About this exercise> Report back every line below that carries the word "Vastgoed".
::::
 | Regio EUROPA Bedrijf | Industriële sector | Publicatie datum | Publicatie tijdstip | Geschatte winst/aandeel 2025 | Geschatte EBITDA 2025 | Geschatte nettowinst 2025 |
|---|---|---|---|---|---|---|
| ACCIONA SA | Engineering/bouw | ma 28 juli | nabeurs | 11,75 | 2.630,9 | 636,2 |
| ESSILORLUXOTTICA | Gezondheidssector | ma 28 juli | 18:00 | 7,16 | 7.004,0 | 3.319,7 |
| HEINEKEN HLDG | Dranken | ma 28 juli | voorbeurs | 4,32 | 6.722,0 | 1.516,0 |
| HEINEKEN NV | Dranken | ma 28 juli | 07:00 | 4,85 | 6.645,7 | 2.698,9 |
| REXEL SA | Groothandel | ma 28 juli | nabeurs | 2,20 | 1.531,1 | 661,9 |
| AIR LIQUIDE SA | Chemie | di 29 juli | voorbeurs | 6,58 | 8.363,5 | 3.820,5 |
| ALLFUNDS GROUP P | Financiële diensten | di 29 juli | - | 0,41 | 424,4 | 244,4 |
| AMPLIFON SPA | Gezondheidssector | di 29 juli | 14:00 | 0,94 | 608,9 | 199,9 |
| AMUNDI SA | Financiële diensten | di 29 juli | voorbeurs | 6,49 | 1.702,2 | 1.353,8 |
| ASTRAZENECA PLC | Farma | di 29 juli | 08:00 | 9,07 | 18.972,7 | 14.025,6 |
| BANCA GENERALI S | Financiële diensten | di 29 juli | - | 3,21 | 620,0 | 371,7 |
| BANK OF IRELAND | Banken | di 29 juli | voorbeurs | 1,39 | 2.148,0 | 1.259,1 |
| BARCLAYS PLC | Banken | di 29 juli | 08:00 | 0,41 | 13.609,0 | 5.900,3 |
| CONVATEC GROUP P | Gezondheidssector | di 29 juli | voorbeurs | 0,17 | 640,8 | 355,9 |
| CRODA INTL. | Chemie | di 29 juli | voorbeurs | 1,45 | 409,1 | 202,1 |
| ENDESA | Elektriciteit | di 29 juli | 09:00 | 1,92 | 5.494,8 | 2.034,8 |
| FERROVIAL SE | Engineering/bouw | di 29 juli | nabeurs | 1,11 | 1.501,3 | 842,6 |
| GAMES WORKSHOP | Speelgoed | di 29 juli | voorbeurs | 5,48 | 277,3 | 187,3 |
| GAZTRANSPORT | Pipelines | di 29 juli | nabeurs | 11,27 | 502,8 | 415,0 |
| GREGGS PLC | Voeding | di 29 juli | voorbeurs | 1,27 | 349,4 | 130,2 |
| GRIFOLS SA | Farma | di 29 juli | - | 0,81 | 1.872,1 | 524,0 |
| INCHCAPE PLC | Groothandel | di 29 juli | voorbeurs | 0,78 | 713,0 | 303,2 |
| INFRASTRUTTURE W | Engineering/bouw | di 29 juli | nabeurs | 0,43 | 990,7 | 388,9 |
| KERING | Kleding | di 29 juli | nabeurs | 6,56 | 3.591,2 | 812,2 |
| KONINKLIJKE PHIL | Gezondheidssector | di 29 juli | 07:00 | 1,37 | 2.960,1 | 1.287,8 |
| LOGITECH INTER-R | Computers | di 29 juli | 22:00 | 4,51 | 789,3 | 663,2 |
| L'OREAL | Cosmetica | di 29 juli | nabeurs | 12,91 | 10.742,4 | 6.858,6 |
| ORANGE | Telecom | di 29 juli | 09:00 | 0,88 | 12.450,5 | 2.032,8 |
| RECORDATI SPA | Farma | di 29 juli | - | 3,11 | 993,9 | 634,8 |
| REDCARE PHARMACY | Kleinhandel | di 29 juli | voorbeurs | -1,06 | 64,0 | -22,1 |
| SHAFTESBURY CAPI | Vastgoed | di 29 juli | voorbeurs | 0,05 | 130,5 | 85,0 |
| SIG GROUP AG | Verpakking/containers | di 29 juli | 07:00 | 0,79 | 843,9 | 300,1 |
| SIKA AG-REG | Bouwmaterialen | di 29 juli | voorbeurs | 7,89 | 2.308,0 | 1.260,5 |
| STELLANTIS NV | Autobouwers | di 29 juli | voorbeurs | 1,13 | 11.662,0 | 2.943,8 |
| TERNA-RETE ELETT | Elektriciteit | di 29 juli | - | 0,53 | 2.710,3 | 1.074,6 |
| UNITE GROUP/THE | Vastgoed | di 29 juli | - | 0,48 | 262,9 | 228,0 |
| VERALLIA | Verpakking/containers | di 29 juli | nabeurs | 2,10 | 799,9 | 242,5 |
::::
Task answer>
| SHAFTESBURY CAPI | Vastgoed | di 29 juli | voorbeurs | 0,05 | 130,5 | 85,0 |
| UNITE GROUP/THE | Vastgoed | di 29 juli | - | 0,48 | 262,9 | 228,0 |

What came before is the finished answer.